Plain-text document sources
···
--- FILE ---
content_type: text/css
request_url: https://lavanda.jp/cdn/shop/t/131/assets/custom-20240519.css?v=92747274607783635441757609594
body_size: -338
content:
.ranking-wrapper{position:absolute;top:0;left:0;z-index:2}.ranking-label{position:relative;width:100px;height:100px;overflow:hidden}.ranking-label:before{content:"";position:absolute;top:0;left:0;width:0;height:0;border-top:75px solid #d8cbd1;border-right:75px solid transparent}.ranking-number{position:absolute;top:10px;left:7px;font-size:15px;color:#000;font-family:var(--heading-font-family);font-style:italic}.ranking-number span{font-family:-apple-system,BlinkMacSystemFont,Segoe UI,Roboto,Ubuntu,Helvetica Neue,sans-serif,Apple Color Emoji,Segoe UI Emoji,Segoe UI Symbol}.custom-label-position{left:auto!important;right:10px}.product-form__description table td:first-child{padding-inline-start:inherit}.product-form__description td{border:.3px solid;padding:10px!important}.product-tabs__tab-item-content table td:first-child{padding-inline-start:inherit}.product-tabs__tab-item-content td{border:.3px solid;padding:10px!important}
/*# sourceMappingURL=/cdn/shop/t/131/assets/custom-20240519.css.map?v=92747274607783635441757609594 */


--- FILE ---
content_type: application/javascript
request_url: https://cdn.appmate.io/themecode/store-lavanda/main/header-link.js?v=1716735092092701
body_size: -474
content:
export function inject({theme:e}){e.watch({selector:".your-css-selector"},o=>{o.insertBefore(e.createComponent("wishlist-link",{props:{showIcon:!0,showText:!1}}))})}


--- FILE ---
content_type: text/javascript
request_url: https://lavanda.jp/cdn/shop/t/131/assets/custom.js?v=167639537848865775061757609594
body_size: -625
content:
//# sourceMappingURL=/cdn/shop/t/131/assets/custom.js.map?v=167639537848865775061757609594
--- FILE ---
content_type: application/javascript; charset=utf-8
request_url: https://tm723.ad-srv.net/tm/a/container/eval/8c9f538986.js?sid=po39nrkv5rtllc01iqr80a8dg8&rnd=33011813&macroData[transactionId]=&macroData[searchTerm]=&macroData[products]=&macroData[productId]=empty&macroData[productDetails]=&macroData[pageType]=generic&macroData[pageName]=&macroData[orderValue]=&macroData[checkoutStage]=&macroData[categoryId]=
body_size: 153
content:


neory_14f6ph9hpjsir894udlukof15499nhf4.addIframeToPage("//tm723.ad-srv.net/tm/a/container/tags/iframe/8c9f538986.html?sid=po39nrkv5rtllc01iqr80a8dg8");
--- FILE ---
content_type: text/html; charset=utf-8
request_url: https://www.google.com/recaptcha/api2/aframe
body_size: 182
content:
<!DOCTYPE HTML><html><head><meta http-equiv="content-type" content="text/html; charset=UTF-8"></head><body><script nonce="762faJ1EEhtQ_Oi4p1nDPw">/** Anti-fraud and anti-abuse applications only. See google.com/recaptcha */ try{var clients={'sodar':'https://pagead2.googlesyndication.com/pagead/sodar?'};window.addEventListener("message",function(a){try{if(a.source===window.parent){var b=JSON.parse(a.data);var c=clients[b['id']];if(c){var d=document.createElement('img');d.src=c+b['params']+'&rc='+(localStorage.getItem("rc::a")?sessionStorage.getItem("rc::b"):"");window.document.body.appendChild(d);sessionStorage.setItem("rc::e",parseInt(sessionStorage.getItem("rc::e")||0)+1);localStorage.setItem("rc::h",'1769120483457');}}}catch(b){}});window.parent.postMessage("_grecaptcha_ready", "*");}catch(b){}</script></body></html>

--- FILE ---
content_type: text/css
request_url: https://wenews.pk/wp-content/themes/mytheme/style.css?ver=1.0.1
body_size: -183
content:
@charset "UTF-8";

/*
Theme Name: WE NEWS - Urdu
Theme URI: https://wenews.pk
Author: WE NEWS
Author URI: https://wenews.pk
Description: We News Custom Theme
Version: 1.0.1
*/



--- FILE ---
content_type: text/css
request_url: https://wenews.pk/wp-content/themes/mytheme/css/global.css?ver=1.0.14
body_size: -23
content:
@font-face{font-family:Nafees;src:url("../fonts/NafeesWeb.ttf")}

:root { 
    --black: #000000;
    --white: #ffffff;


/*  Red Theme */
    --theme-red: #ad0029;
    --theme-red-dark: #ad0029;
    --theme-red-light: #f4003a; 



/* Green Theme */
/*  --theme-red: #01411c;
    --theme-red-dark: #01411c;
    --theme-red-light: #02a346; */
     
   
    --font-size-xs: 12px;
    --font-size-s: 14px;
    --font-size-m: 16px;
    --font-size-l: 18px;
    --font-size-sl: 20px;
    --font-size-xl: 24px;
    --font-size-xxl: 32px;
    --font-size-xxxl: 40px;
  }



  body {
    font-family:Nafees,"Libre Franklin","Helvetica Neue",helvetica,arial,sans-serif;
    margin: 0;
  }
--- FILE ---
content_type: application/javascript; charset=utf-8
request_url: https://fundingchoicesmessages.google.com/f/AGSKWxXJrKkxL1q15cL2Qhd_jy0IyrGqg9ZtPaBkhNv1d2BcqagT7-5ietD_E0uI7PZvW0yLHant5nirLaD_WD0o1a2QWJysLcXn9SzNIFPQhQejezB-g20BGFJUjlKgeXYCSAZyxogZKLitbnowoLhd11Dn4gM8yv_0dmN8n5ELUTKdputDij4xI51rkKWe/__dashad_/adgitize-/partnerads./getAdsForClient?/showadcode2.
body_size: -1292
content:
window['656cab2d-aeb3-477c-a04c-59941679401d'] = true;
···
■ EXERCISE DESCRIPTION
Which lines above contain "assets"? Show each of them.

■ ANSWER TO THE EXERCISE
request_url: https://lavanda.jp/cdn/shop/t/131/assets/custom-20240519.css?v=92747274607783635441757609594
/*# sourceMappingURL=/cdn/shop/t/131/assets/custom-20240519.css.map?v=92747274607783635441757609594 */
request_url: https://lavanda.jp/cdn/shop/t/131/assets/custom.js?v=167639537848865775061757609594
//# sourceMappingURL=/cdn/shop/t/131/assets/custom.js.map?v=167639537848865775061757609594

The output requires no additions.